Slashdot Mirror

← Back to Stories (view on slashdot.org)

Possible Cisco Source Code Theft

Posted by CmdrTaco on from the gotta-hate-when-that-happens dept.

OmegaBlac writes "According to Ars Technica, a Russian security site is claiming that Cisco's corporate network was comprimised and about 800MB of Cisco's source code for IOS Operating System version 12.3 was stolen. I guess Cisco forgot to implement their own Self Defending Network solutions."

12 of 189 comments (clear)

  1. Stolen from the #1 Security Company? by imidazole2 · · Score: 5, Insightful

    Whats the deal with that!?

    if true, this could cause big problems not only for Cisco, but for the entire Internet.

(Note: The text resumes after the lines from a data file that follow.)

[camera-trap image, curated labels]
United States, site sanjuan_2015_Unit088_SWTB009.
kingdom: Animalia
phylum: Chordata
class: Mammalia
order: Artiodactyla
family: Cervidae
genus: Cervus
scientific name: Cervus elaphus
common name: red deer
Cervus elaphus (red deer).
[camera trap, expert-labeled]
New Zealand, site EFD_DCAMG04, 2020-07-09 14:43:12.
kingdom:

Cisco routers are responsible for routing much of the Internet's traffic, and the company has long practiced a policy of "security through obscurity."

    We're all screwed.

    --

    -Imidazole2
  2. Closed source vs Open source by Ckwop · · Score: 5, Insightful

    One (of the many) problem(s) with the closed source business model is the fact that the entire company can depend on this intellectual property. The security surrounding that source has to be so huge that the problem quickly becomes intractable.

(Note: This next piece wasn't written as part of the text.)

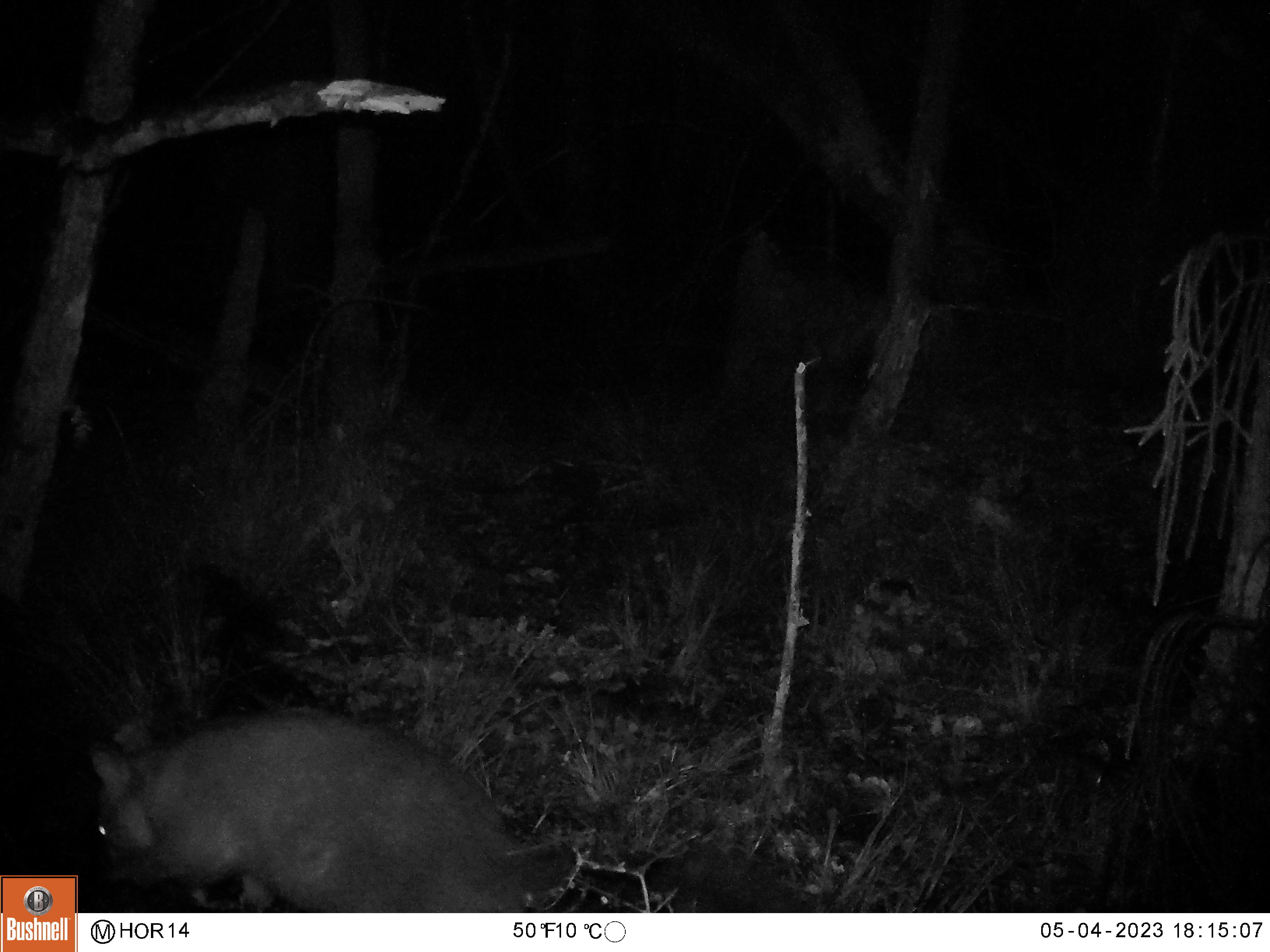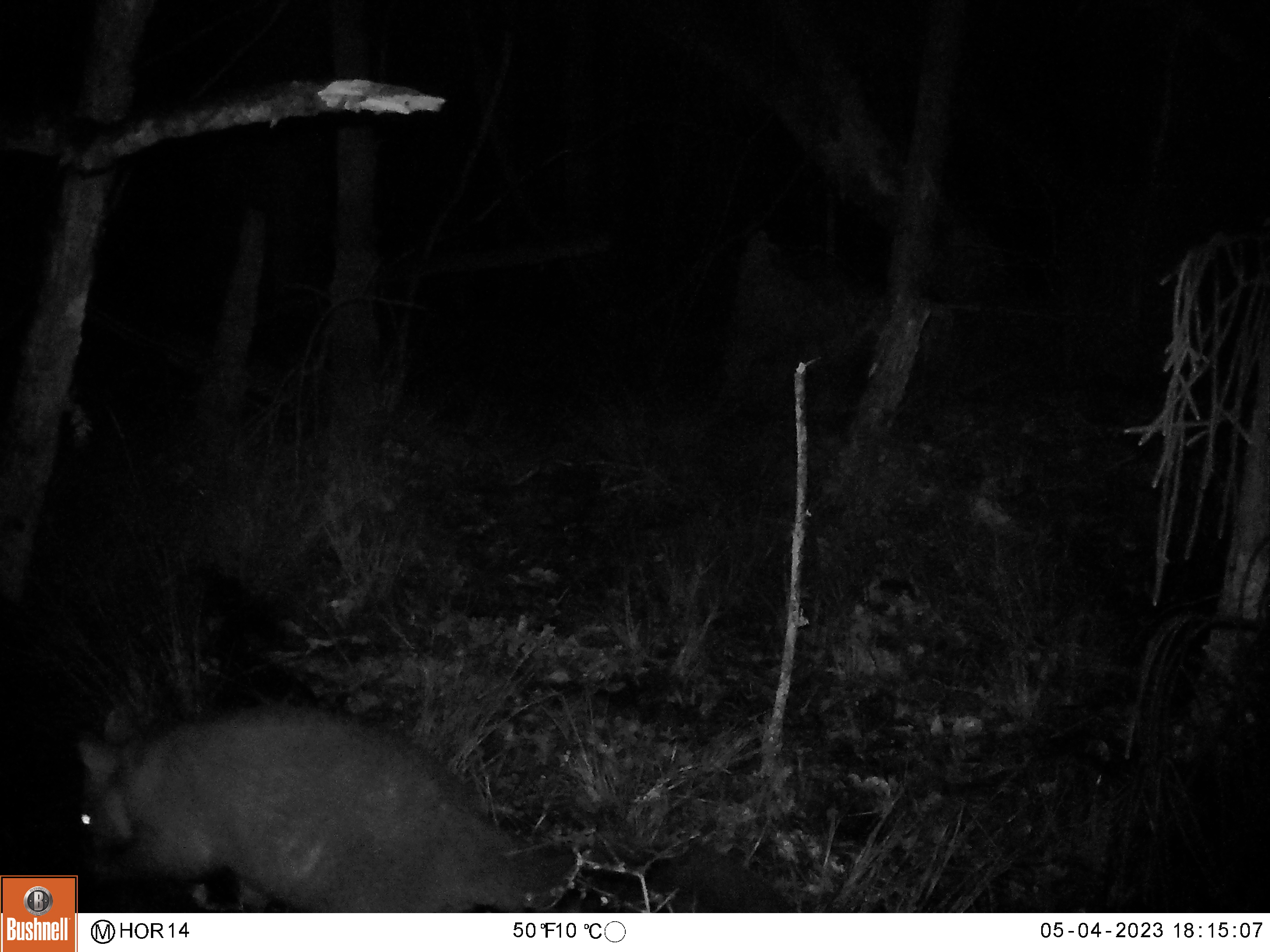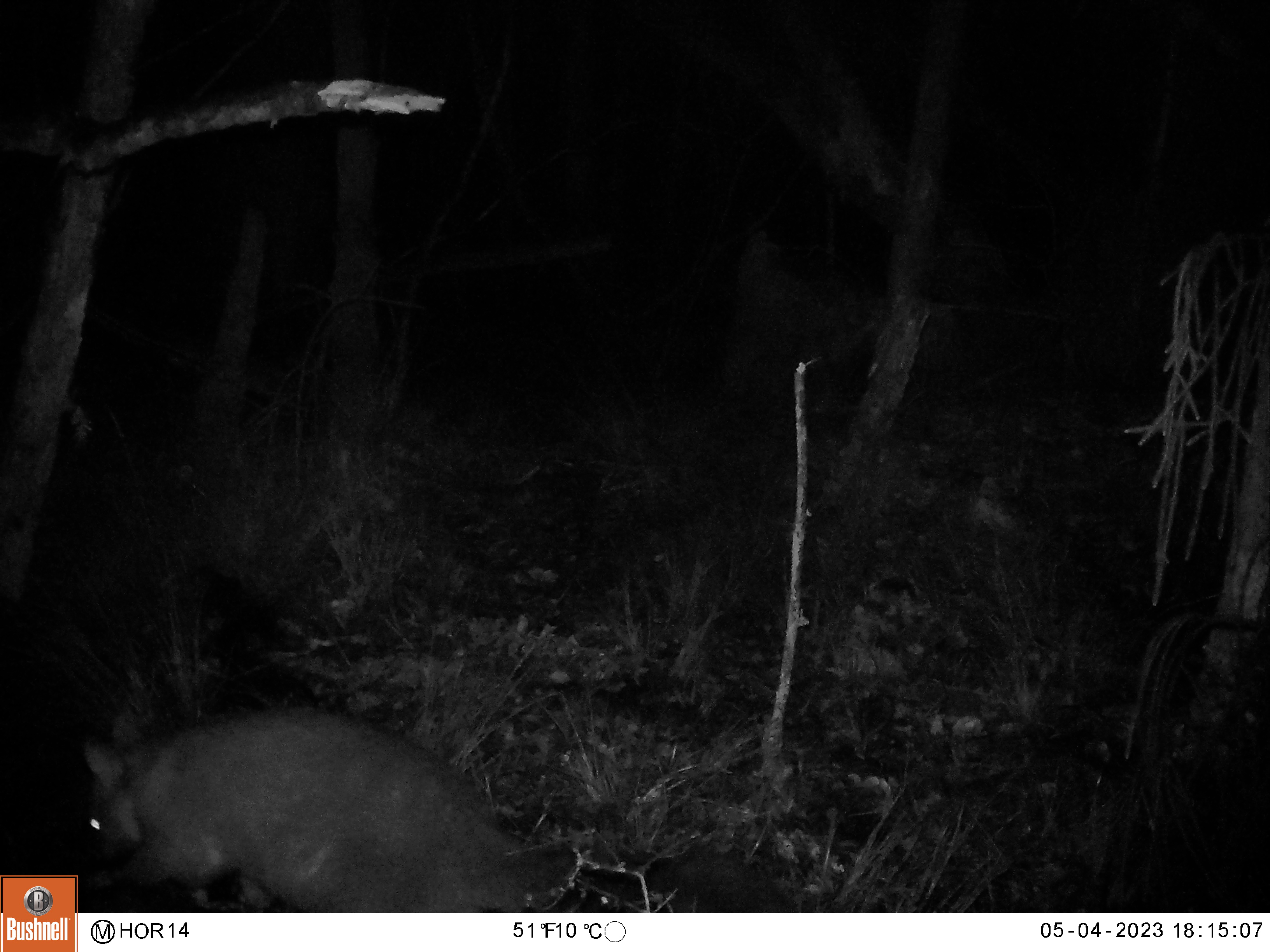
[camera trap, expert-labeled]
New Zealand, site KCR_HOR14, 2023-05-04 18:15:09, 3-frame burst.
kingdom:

    Open source however, by virtue of it being free (as in Iraq hehe), is worthless. Support contracts are alot harder to steal :P

    Let's not forget that open source provides robust security (in principle) where as for closed source we can never be sure.

    Why do we still use so much closed source stuff :/
    Simon.

  3. Not just possible, truthful by CptChipJew · · Score: 5, Funny

    This did actually happen. A friend in an IRC channel I frequent was pasting large portions of it to show off.

    I can't help much see a nearby future full of Cisco-powered site takeovers :(

    --
    Vonal Declosion
  4. Re:IOS OS by JohnFluxx · · Score: 5, Insightful

    Don't touch it, don't see it, don't breathe near it, if you ever plan on contributing to linux.

    Leaked code is very dangerous to open source software.

  5. WARNING copyrighted source samples ahead! by Anonymous Coward · · Score: 5, Interesting

    The rusian site contains samples of the source claimed stolen!

    If these are authentic (which I personally begin to doubth more and more) then looking at them may be problematic if you ever intend on working on IPV6 stacks from someone else then cisco. (OpenBSD?)

    Now I did have a peek at that code and I can tell it looks very fake (Obiously *don`t* take my word for it and think its safe to ignore my warning!)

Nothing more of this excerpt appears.